Image-based spatial reasoning data
---------------

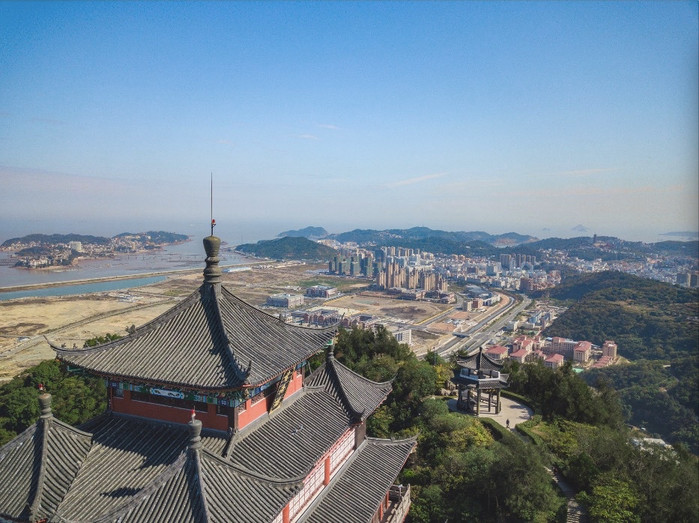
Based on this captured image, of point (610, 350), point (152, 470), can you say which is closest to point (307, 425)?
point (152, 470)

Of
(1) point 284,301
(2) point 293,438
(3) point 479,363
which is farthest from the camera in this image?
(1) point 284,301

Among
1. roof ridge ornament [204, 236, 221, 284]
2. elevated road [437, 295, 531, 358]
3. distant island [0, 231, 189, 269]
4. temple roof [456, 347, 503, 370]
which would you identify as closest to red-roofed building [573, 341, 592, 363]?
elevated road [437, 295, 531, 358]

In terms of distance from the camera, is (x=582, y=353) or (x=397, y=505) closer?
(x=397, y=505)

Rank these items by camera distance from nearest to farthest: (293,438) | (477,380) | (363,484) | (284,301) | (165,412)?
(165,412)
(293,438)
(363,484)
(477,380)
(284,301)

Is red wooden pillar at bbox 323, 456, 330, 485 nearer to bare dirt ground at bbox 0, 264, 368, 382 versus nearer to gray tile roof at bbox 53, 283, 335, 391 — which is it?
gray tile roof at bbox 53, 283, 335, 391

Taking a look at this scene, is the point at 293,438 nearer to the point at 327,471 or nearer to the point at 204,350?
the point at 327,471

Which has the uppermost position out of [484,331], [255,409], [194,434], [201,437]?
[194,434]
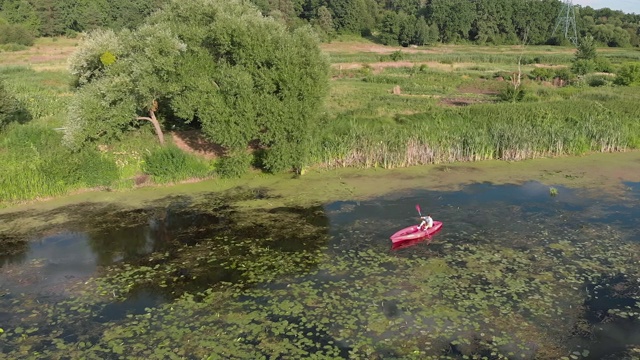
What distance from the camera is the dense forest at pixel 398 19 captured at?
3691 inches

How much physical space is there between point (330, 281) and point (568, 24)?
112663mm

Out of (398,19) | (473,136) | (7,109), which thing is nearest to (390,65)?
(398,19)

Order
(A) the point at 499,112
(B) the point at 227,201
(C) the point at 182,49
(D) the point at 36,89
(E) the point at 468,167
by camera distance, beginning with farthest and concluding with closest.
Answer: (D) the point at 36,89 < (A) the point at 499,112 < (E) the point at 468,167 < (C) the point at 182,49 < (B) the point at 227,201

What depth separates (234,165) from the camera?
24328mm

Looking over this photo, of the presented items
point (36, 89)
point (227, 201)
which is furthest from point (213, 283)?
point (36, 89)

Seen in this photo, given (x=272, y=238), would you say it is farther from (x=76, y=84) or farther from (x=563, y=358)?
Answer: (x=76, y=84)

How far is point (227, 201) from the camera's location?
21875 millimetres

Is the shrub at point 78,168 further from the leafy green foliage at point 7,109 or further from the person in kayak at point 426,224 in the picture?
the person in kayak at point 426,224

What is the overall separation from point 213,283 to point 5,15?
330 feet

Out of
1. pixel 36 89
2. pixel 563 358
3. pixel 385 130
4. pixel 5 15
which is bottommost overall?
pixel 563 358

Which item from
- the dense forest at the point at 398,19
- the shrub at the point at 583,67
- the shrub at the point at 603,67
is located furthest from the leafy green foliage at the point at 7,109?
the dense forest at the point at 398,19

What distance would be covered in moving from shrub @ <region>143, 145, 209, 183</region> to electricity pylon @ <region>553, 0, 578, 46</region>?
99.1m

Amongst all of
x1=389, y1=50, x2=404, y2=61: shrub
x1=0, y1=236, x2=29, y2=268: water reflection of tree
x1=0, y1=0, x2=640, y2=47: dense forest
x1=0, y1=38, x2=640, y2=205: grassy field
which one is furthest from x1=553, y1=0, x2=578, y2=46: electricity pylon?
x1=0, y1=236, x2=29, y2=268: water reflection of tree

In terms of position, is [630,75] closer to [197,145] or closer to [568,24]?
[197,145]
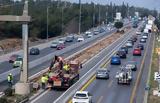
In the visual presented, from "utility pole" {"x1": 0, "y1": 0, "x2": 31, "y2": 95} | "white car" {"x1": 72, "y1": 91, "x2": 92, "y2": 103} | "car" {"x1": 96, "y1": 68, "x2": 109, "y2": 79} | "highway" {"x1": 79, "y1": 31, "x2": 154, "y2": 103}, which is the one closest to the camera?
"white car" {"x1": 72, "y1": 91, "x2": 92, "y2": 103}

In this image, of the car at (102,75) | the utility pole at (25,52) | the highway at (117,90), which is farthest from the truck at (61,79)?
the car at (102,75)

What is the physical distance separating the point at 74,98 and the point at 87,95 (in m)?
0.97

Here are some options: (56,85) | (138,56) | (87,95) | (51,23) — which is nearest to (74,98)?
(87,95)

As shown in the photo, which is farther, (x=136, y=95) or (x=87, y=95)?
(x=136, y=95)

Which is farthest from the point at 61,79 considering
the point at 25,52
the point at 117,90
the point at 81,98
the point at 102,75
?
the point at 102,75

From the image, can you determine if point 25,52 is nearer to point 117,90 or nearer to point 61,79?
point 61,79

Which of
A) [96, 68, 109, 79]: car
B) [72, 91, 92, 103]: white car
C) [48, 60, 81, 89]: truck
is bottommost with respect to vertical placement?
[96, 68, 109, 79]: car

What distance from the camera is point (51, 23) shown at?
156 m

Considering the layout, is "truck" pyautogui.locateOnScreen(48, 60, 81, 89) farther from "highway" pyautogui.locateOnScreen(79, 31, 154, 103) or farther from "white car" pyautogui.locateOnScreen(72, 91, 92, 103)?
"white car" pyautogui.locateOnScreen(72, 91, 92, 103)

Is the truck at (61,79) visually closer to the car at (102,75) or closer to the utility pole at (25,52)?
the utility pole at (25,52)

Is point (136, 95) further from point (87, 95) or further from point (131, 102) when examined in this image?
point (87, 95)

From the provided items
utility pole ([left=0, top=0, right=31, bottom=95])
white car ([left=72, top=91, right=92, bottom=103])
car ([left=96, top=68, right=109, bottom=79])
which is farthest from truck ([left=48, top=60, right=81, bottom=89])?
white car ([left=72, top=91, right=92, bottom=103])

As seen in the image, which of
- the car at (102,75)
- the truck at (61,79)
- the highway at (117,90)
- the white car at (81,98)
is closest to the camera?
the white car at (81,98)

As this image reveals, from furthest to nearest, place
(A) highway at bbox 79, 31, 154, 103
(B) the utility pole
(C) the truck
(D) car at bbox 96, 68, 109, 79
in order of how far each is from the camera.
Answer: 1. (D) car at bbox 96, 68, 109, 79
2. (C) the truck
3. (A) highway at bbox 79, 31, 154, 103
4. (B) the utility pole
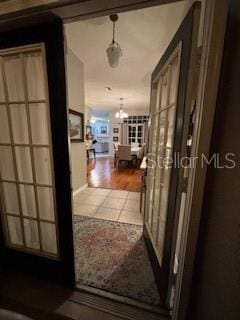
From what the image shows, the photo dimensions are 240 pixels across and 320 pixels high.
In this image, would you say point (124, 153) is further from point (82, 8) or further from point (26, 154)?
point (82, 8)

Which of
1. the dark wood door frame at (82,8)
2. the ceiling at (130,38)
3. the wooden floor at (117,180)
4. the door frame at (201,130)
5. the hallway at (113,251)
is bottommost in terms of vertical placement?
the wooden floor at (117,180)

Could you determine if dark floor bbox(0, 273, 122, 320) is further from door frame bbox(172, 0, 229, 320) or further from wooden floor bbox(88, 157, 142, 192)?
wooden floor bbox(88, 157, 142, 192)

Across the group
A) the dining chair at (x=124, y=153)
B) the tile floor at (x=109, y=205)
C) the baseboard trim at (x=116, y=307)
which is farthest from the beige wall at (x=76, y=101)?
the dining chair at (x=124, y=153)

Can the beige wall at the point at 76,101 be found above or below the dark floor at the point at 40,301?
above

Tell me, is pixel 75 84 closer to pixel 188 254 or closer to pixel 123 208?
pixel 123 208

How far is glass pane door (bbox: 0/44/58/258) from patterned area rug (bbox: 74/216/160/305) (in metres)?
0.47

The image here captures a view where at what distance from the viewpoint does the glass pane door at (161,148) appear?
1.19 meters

---------------

Echo all of the lines above word for word, omitting the pictures.

Based on this captured image, of point (610, 350), point (152, 470), can you say which is closest to point (307, 425)?
point (152, 470)

Of
(1) point 284,301
(2) point 293,438
(3) point 479,363
which is farthest from the camera in this image?
(1) point 284,301

Among
1. roof ridge ornament [204, 236, 221, 284]
2. elevated road [437, 295, 531, 358]
3. distant island [0, 231, 189, 269]
4. temple roof [456, 347, 503, 370]
which would you identify as closest to red-roofed building [573, 341, 592, 363]?
elevated road [437, 295, 531, 358]

In terms of distance from the camera, is (x=582, y=353) or (x=397, y=505) closer?
(x=397, y=505)

Rank these items by camera distance from nearest to farthest: (293,438) | (477,380) | (363,484) | (284,301) | (165,412)?
(165,412)
(293,438)
(363,484)
(477,380)
(284,301)

Is red wooden pillar at bbox 323, 456, 330, 485 nearer to bare dirt ground at bbox 0, 264, 368, 382 versus nearer to gray tile roof at bbox 53, 283, 335, 391 — which is it?
gray tile roof at bbox 53, 283, 335, 391

Taking a look at this scene, is the point at 293,438 nearer to the point at 327,471 or nearer to the point at 204,350?
the point at 327,471

Which has the uppermost position out of [484,331], [255,409], [194,434], [201,437]?
[194,434]
What distance from the camera is the dense forest at pixel 398 19 captured at?
3691 inches

How much physical space is there between point (330, 281) and point (568, 24)?
112663mm

Out of (398,19) | (473,136) | (7,109), which thing is nearest to (390,65)?
(398,19)

Order
(A) the point at 499,112
(B) the point at 227,201
(C) the point at 182,49
(D) the point at 36,89
(E) the point at 468,167
by camera distance, beginning with farthest and concluding with closest.
Answer: (D) the point at 36,89 < (A) the point at 499,112 < (E) the point at 468,167 < (C) the point at 182,49 < (B) the point at 227,201

What depth separates (234,165) from the camera?
24328mm

Looking over this photo, of the presented items
point (36, 89)
point (227, 201)
which is furthest from point (213, 283)?
point (36, 89)

Seen in this photo, given (x=272, y=238), would you say it is farther from (x=76, y=84) or farther from (x=563, y=358)?
Answer: (x=76, y=84)

How far is point (227, 201) from the camera's location?
21875 millimetres

Is the shrub at point 78,168 further from the leafy green foliage at point 7,109 or further from the person in kayak at point 426,224 in the picture?
the person in kayak at point 426,224

What is the overall separation from point 213,283 to point 5,15?
330 feet

Out of
1. pixel 36 89
2. pixel 563 358
3. pixel 385 130
4. pixel 5 15
which is bottommost overall?
pixel 563 358

Which item from
- the dense forest at the point at 398,19
- the shrub at the point at 583,67
- the shrub at the point at 603,67
is located furthest from the leafy green foliage at the point at 7,109?
the dense forest at the point at 398,19

What distance would be covered in moving from shrub @ <region>143, 145, 209, 183</region> to electricity pylon @ <region>553, 0, 578, 46</region>?
99.1m

Amongst all of
x1=389, y1=50, x2=404, y2=61: shrub
x1=0, y1=236, x2=29, y2=268: water reflection of tree
x1=0, y1=0, x2=640, y2=47: dense forest
x1=0, y1=38, x2=640, y2=205: grassy field
which one is furthest from x1=553, y1=0, x2=578, y2=46: electricity pylon?
x1=0, y1=236, x2=29, y2=268: water reflection of tree

In terms of position, is [630,75] closer to [197,145] or closer to [568,24]?
[197,145]
In the visual presented, from "utility pole" {"x1": 0, "y1": 0, "x2": 31, "y2": 95} | "white car" {"x1": 72, "y1": 91, "x2": 92, "y2": 103} | "car" {"x1": 96, "y1": 68, "x2": 109, "y2": 79} | "highway" {"x1": 79, "y1": 31, "x2": 154, "y2": 103}, which is the one closest to the camera?
"white car" {"x1": 72, "y1": 91, "x2": 92, "y2": 103}

In this image, of the car at (102,75) | the utility pole at (25,52) | the highway at (117,90), which is farthest from the truck at (61,79)?
the car at (102,75)

What is the physical distance separating the point at 74,98 and the point at 87,95 (in m)?
0.97

Here are some options: (56,85) | (138,56) | (87,95) | (51,23) — which is nearest to (74,98)?
(87,95)

As shown in the photo, which is farther, (x=136, y=95) or (x=87, y=95)?
(x=136, y=95)

Which is farthest from the point at 61,79 considering
the point at 25,52
the point at 117,90
the point at 81,98
the point at 102,75
?
the point at 102,75

From the image, can you determine if point 25,52 is nearer to point 117,90 or nearer to point 61,79?
point 61,79

Which of
A) [96, 68, 109, 79]: car
B) [72, 91, 92, 103]: white car
C) [48, 60, 81, 89]: truck
is bottommost with respect to vertical placement?
[96, 68, 109, 79]: car

What distance from the camera is point (51, 23) shown at?
156 m

Considering the layout, is "truck" pyautogui.locateOnScreen(48, 60, 81, 89) farther from "highway" pyautogui.locateOnScreen(79, 31, 154, 103) or farther from "white car" pyautogui.locateOnScreen(72, 91, 92, 103)?
"white car" pyautogui.locateOnScreen(72, 91, 92, 103)

Is the truck at (61,79) visually closer to the car at (102,75) or closer to the utility pole at (25,52)?
the utility pole at (25,52)

Is point (136, 95) further from point (87, 95) or further from point (131, 102) when examined in this image?
point (87, 95)

From the provided items
utility pole ([left=0, top=0, right=31, bottom=95])
white car ([left=72, top=91, right=92, bottom=103])
car ([left=96, top=68, right=109, bottom=79])
which is farthest from truck ([left=48, top=60, right=81, bottom=89])?
white car ([left=72, top=91, right=92, bottom=103])

As seen in the image, which of
- the car at (102,75)
- the truck at (61,79)
- the highway at (117,90)
- the white car at (81,98)
is closest to the camera?
the white car at (81,98)

As this image reveals, from furthest to nearest, place
(A) highway at bbox 79, 31, 154, 103
(B) the utility pole
(C) the truck
(D) car at bbox 96, 68, 109, 79
in order of how far each is from the camera.
Answer: 1. (D) car at bbox 96, 68, 109, 79
2. (C) the truck
3. (A) highway at bbox 79, 31, 154, 103
4. (B) the utility pole
From what the image shows, the photo dimensions are 240 pixels across and 320 pixels high.
In this image, would you say point (124, 153) is further from point (82, 8) or further from point (26, 154)?
point (82, 8)

Which of
1. the dark wood door frame at (82,8)
2. the ceiling at (130,38)
3. the wooden floor at (117,180)
4. the door frame at (201,130)
5. the hallway at (113,251)
is bottommost in terms of vertical placement?
the wooden floor at (117,180)

Could you determine if dark floor bbox(0, 273, 122, 320) is further from door frame bbox(172, 0, 229, 320) or further from wooden floor bbox(88, 157, 142, 192)?
wooden floor bbox(88, 157, 142, 192)

Across the group
A) the dining chair at (x=124, y=153)
B) the tile floor at (x=109, y=205)
C) the baseboard trim at (x=116, y=307)
which is farthest from the beige wall at (x=76, y=101)?
the dining chair at (x=124, y=153)

Can the beige wall at the point at 76,101 be found above or below the dark floor at the point at 40,301?
above

Tell me, is pixel 75 84 closer to pixel 188 254 or closer to pixel 123 208?
pixel 123 208

How far is glass pane door (bbox: 0/44/58/258) from patterned area rug (bbox: 74/216/160/305) (in metres)?
0.47

The image here captures a view where at what distance from the viewpoint does the glass pane door at (161,148) appear?
1.19 meters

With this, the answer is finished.